Il marito ucciso con Falcone a Capaci. Il fratello arrestato per mafia

 “Vi perdono ma inginocchiatevi”». Le parole di Rosaria Costa, la vedova di Vito Schifani, uno degli agenti di scorta di Giovanni Falcone, commossero tutta Italia ai funerali per la strage di Capaci che lasciò sull'asfalto il marito, il giudice e sua moglie Francesca Morvillo e i poliziotti Rocco Dicillo e Antonio Montinaro.

Ora il nome del fratello della vedova di mafia, Giuseppe Costa, figura tra le otto persone arrestate ieri dalla Dia di Palermo. Secondo il gip del Tribunale, che ha firmato la misura cautelare Costa, ufficialmente imbianchino disoccupato di 58 anni, avrebbe «fatto parte della famiglia mafiosa di Vergine Maria, mantenendo rapporti con esponenti mafiosi di altre famiglie» e avrebbe organizzato e coordinato attività estorsive nei confronti di imprenditori e commercianti della zona.

Rosaria nel 1995 ha lasciato la Sicilia con il figlio, che oggi è capitano della Gdf e si è sposata con un militare.

Giuseppe Costa è accusato di associazione mafiosa: sarebbe affiliato alla famiglia di Vergine Maria. Per conto della cosca avrebbe tenuto la cassa, gestito le estorsioni, "convinto" con minacce le vittime - imprenditori e commercianti - a pagare la "tassa" mafiosa, assicurato alle famiglie dei mafiosi detenuti il sostentamento. Ristoranti, negozi, concessionarie di auto, imprese: nel quartiere pagavano tutti e Costa sarebbe stato tra i collettori del pizzo. Gli inquirenti lo descrivono come pienamente inserito nelle dinamiche mafiose della "famiglia", tanto che, alla scarcerazione del boss della zona, Gaetano Scotto, per rispetto al padrino invita le sue vittime a dare il denaro direttamente a lui.
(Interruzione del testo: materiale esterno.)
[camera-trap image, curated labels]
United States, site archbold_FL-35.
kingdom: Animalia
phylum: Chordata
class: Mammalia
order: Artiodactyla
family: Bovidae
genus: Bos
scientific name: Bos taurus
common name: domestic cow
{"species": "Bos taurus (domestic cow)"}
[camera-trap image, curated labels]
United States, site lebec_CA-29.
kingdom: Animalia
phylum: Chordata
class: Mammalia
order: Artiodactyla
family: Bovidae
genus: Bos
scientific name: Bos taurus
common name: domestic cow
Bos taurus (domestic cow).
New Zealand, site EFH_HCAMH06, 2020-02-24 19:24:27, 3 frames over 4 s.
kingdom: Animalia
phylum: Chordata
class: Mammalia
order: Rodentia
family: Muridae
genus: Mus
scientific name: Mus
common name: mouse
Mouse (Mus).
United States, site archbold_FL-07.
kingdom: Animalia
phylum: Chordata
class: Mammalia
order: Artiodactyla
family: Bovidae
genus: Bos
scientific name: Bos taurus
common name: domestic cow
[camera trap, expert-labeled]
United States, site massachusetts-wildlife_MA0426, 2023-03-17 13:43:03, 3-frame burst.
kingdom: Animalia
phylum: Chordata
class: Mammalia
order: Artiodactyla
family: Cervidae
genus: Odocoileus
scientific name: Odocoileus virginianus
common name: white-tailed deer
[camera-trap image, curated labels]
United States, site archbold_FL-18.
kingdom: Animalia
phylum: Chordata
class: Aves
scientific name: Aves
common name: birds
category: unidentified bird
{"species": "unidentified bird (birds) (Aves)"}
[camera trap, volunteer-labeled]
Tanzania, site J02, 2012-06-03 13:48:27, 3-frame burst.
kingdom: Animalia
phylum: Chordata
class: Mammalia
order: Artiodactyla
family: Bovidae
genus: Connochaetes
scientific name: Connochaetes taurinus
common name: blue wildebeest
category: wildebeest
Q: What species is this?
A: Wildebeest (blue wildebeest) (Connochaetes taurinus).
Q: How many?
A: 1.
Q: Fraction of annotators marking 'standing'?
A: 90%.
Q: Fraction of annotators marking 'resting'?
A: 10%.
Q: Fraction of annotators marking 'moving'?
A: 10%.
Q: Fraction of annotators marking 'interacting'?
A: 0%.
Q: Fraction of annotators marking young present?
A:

L'indagine fotografa anche il ruolo di vertice che Scotto aveva riconquistato nel clan. Già accusato di mafia, il boss è ora parte civile nel processo sul depistaggio delle indagini sulla strage di via D'Amelio, costata la vita al giudice Paolo Borsellino. Accusato ingiustamente da falsi pentiti fu condannato all'ergastolo e poi scarcerato. Oggi siede come vittima davanti ai tre poliziotti accusati di aver depistato l'indagine. Nel blitz di oggi è stato coinvolto anche il fratello Pietro, tecnico di una società di telefonia, anche lui accusato nell'inchiesta sull'uccisione di Paolo Borsellino. Per la polizia aveva captato la chiamata con cui il magistrato comunicava alla madre che stava per andare a farle visita nella sua abitazione di via D'Amelio davanti alla quale fu piazzata l'autobomba. Pietro Scotto, condannato in primo grado, era stato poi assolto in appello.